I am running JULES on LOTUS2 using MPI, and all submitted jobs ran smoothly for the first 2-3 hours. I requested 48 hours of running time, but they were often shut down in the middle of the job.
I still have enough storage on /work/scratch-pw3/, the namelists ran well on old LOTUS which is retired now, and the model was built based on the new environment.
So, I wonder if anyone has the same problem, could you please give me advice on how to solve this?
Which suite is this? I assume you’re running from a cylc suite.
Also - possibly not the best fix, but you could try to see which timestep you get to, and then change the cycling? If you make the cycling more frequent it may help memory issues.
Another thing is to make sure that you’re running on a single node. You can put --ntasks-per-node to be equal to the number of tasks, for example
I don’t know exactly which job you’re running, so let me know the path to the directory if you’d like.
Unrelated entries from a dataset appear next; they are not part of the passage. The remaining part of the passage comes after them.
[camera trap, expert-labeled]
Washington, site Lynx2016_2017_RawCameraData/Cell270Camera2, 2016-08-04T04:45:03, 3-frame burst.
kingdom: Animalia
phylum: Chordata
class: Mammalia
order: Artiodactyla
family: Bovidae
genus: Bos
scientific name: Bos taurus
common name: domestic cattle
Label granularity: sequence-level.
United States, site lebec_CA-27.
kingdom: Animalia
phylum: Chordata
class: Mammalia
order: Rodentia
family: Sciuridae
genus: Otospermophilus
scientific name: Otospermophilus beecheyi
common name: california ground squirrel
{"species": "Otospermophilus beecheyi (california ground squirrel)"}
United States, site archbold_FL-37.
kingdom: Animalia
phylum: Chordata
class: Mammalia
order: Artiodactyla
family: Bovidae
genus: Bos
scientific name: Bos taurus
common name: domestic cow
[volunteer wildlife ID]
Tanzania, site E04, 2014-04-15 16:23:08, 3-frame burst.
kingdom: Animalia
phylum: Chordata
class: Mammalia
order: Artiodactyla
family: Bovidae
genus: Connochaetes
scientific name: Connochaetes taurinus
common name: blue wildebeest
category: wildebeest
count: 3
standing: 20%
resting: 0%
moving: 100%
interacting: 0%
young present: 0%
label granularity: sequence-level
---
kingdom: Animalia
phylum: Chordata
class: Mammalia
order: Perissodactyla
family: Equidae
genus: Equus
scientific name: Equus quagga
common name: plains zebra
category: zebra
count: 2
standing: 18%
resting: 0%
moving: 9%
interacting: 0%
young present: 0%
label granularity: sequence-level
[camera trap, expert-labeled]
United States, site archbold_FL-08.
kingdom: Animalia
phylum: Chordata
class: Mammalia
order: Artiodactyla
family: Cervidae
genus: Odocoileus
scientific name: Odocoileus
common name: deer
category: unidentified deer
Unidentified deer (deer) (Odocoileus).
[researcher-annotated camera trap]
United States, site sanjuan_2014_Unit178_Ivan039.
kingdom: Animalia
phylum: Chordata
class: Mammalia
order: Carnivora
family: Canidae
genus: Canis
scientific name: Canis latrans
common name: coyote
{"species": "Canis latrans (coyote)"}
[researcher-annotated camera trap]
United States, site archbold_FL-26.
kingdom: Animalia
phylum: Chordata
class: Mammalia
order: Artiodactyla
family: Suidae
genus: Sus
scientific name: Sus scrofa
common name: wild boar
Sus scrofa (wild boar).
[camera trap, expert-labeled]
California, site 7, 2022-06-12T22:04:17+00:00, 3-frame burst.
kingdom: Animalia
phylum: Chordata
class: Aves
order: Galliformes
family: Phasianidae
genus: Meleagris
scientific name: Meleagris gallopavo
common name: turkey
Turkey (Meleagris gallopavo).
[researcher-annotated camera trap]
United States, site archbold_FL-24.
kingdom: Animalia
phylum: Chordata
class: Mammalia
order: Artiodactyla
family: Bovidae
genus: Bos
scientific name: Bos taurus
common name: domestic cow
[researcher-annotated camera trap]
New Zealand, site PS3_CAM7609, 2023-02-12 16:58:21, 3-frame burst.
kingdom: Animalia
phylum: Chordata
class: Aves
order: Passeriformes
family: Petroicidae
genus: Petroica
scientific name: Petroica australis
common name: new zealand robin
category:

You have had jobs fail with out of memory errors (sacct will tell you certain information such as this). If the job you’re talking about is still getting this then maybe try giving more memory per cpu:
eg --mem-per-cpu=8G
LOTUS/JASMIN might have problems. But also they might just have changed the way resources are allocated by the scheduler so it’s worth trying different options. You are one of the first JULES users on the new system, I think, so perhaps you hit the problems for the first time?